PROBLEM TO SOLVE:
Could you reproduce, word for word, the lines in the items below from the one containing "Based on the picture" up to and including the one containing "5. the blue balloon at (x=26, y=373)"?

start SUPPLIED RECORDS

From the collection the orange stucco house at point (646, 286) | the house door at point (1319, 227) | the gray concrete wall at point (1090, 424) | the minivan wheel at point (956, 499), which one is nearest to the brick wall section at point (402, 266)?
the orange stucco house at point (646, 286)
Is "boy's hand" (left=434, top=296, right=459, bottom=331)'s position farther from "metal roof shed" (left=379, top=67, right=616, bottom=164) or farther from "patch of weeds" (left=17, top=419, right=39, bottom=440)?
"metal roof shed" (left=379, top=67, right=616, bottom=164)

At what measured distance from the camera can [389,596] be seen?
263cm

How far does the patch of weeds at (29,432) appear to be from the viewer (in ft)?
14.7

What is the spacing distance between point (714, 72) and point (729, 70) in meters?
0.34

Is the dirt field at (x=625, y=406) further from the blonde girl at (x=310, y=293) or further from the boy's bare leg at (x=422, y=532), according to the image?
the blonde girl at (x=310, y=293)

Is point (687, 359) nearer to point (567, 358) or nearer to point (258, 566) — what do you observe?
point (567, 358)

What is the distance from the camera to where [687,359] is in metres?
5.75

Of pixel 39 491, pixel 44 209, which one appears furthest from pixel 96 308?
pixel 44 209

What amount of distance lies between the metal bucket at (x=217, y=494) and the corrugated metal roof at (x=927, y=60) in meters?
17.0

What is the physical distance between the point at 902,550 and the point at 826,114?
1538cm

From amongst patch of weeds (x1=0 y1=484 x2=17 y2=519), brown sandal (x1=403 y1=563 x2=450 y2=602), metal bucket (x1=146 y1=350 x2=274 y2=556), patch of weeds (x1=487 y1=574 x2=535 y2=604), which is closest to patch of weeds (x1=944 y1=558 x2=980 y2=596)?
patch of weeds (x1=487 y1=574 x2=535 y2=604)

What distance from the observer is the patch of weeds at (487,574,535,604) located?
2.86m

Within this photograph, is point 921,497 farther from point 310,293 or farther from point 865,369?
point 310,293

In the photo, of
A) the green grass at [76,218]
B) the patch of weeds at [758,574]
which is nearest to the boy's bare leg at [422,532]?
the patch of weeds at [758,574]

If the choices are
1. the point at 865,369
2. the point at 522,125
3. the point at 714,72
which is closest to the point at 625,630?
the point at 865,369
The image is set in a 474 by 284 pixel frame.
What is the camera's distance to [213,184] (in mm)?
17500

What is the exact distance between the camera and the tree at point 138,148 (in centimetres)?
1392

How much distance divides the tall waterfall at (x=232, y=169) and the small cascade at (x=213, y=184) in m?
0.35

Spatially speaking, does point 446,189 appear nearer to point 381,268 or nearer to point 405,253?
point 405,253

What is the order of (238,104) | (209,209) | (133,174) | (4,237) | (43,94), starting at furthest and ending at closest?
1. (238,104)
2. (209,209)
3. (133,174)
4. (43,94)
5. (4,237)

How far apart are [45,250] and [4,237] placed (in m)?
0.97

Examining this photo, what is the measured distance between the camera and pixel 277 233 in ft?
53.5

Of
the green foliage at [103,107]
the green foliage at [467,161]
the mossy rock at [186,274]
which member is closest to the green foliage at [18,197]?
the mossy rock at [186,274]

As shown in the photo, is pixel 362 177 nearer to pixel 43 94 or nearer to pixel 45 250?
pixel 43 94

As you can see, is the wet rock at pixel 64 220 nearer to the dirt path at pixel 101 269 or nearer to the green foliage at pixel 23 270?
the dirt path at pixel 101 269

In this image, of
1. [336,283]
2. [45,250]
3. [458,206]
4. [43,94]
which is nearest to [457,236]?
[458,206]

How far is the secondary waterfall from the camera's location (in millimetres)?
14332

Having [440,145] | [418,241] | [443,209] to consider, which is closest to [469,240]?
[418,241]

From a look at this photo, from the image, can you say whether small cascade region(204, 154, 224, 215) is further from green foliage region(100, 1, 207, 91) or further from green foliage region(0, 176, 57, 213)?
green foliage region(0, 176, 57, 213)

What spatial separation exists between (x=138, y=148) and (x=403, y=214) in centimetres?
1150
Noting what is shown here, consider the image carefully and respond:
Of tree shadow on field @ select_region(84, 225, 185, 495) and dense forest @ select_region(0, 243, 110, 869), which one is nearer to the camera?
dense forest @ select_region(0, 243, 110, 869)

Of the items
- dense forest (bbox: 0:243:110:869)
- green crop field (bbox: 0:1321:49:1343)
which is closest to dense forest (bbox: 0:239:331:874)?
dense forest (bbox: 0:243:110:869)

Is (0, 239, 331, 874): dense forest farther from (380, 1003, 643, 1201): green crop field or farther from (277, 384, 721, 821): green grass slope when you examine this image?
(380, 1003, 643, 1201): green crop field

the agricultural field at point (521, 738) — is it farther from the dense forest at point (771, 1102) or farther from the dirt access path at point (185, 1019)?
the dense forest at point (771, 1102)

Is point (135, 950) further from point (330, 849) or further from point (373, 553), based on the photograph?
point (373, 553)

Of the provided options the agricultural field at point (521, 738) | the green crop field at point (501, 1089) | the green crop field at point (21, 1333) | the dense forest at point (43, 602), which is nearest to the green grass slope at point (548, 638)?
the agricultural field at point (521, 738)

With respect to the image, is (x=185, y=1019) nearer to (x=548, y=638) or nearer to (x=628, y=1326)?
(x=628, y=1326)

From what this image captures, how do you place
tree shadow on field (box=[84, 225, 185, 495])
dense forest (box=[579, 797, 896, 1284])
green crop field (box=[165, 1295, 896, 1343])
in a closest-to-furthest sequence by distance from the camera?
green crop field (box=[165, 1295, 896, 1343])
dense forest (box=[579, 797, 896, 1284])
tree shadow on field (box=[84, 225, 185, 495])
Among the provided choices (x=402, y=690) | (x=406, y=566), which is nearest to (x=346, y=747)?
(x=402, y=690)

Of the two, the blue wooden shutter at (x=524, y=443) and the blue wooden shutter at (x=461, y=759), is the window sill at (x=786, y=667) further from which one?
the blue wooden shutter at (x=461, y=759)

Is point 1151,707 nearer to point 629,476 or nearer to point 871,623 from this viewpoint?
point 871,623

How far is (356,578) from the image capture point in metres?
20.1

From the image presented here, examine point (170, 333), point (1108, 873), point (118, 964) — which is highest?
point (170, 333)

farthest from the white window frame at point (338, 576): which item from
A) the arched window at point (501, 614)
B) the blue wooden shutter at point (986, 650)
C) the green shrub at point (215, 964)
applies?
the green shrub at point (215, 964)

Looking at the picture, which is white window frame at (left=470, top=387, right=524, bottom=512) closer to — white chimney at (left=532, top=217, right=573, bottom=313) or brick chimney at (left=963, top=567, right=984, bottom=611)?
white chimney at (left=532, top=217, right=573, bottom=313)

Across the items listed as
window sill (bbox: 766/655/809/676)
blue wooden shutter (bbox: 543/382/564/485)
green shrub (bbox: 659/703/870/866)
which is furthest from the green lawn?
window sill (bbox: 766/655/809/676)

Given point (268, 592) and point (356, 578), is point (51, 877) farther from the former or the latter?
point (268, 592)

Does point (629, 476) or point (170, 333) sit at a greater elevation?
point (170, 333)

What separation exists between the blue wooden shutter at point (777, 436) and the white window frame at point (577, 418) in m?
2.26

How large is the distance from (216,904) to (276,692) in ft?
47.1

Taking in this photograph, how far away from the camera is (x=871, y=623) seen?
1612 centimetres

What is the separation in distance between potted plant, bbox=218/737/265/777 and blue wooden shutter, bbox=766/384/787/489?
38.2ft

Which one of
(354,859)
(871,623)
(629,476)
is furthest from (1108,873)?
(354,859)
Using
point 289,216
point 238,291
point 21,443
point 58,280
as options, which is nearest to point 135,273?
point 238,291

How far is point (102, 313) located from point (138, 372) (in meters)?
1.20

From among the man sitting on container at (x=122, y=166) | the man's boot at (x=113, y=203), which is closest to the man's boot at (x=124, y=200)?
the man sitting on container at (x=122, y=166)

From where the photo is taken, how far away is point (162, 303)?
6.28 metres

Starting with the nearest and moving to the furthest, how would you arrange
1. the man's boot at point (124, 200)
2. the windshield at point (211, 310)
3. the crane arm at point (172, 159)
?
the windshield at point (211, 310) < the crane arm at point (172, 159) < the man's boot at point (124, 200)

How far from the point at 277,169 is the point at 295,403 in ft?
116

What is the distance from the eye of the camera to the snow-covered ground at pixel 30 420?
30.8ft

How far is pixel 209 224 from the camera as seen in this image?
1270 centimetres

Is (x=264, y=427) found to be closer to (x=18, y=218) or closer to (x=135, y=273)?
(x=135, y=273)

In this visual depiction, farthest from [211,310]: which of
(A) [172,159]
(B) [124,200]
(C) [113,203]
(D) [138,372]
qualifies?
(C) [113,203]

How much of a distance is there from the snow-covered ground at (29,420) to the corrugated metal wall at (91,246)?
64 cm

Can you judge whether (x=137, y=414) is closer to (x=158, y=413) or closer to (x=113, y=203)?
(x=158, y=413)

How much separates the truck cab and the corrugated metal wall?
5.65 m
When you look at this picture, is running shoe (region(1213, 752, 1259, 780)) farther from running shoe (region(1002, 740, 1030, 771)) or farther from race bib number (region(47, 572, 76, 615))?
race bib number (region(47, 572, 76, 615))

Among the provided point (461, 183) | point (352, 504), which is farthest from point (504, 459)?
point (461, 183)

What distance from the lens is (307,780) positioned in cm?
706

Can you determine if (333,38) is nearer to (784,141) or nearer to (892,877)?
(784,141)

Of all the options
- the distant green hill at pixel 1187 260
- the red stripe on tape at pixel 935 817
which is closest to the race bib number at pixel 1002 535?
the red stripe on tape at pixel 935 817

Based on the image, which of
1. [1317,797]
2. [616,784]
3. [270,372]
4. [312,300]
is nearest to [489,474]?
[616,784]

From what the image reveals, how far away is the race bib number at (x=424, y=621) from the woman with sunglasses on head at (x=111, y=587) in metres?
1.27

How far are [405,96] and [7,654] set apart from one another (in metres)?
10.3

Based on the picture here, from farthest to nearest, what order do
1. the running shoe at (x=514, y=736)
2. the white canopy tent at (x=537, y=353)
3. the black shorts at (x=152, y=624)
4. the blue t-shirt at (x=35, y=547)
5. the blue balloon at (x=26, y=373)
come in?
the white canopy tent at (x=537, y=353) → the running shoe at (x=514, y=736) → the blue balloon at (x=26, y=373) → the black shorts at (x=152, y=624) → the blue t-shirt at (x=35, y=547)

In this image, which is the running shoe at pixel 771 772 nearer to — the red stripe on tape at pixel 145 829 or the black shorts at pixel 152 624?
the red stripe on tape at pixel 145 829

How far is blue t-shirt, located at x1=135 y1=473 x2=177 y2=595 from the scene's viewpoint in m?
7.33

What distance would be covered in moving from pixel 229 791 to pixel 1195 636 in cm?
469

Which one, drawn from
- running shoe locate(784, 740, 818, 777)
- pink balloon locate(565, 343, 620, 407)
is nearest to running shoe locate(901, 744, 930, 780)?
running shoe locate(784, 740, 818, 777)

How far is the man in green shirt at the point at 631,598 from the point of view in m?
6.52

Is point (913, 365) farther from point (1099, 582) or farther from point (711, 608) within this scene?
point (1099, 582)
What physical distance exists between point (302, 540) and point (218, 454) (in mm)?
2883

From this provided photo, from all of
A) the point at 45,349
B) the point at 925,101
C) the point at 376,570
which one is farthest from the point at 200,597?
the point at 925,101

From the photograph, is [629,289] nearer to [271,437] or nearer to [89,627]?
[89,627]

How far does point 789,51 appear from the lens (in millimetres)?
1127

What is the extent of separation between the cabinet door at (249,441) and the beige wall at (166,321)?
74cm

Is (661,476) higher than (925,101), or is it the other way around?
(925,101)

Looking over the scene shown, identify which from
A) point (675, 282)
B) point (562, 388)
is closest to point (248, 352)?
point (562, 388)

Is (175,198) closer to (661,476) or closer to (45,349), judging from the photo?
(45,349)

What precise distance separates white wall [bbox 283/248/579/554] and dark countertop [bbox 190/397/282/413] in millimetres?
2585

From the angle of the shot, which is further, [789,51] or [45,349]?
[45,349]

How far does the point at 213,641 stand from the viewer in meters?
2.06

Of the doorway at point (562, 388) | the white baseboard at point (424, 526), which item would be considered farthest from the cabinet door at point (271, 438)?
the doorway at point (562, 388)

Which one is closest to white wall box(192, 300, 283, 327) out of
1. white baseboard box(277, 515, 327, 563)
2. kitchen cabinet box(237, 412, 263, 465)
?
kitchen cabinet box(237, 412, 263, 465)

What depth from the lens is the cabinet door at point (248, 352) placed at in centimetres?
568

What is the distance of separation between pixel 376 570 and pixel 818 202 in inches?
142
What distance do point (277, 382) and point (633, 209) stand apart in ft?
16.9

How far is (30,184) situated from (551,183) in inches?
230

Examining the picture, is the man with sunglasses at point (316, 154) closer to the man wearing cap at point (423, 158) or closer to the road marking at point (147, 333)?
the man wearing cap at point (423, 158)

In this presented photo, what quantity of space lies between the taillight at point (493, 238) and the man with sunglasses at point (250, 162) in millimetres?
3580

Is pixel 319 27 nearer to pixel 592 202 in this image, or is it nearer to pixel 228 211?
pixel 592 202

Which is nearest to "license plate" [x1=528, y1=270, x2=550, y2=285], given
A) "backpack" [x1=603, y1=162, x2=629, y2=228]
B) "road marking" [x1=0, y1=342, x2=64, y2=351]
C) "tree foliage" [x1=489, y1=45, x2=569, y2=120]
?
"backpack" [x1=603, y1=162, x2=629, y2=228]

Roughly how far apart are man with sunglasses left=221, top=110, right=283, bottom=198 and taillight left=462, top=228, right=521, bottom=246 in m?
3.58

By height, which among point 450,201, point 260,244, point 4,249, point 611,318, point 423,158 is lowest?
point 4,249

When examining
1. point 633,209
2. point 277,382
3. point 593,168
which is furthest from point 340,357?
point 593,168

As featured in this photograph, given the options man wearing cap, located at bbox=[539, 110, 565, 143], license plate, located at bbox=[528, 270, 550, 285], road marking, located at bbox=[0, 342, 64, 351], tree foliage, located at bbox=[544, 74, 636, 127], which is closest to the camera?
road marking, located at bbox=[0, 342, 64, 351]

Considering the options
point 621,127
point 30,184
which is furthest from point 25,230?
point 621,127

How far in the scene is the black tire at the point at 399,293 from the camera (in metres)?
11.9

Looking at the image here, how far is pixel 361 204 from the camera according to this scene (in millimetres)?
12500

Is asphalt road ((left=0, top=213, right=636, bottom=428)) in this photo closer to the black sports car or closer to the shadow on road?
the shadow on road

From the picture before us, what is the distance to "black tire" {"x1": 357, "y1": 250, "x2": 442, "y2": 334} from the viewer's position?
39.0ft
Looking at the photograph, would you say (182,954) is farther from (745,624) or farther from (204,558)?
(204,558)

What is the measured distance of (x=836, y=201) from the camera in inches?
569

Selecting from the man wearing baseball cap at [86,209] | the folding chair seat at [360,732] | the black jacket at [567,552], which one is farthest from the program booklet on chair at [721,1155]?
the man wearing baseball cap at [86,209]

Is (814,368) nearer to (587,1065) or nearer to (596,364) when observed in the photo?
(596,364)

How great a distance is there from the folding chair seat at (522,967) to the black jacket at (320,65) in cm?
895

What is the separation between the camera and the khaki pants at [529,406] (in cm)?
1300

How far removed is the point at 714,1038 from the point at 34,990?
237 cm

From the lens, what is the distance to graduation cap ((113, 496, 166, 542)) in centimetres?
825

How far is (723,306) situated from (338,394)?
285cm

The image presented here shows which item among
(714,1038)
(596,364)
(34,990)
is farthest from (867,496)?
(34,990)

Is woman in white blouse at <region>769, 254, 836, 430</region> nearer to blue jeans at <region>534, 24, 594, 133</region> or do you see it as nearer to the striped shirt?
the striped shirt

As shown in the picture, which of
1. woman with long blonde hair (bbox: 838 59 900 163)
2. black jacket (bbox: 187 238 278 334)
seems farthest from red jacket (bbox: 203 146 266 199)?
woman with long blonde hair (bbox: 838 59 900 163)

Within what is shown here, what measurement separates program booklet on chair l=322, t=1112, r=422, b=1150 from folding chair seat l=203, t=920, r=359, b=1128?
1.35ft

end SUPPLIED RECORDS

RESPONSE TO THIS TASK:
Based on the picture here, from farthest to nearest, what order do
1. the running shoe at (x=514, y=736)
2. the white canopy tent at (x=537, y=353)
3. the black shorts at (x=152, y=624)
4. the blue t-shirt at (x=35, y=547)
5. the blue balloon at (x=26, y=373)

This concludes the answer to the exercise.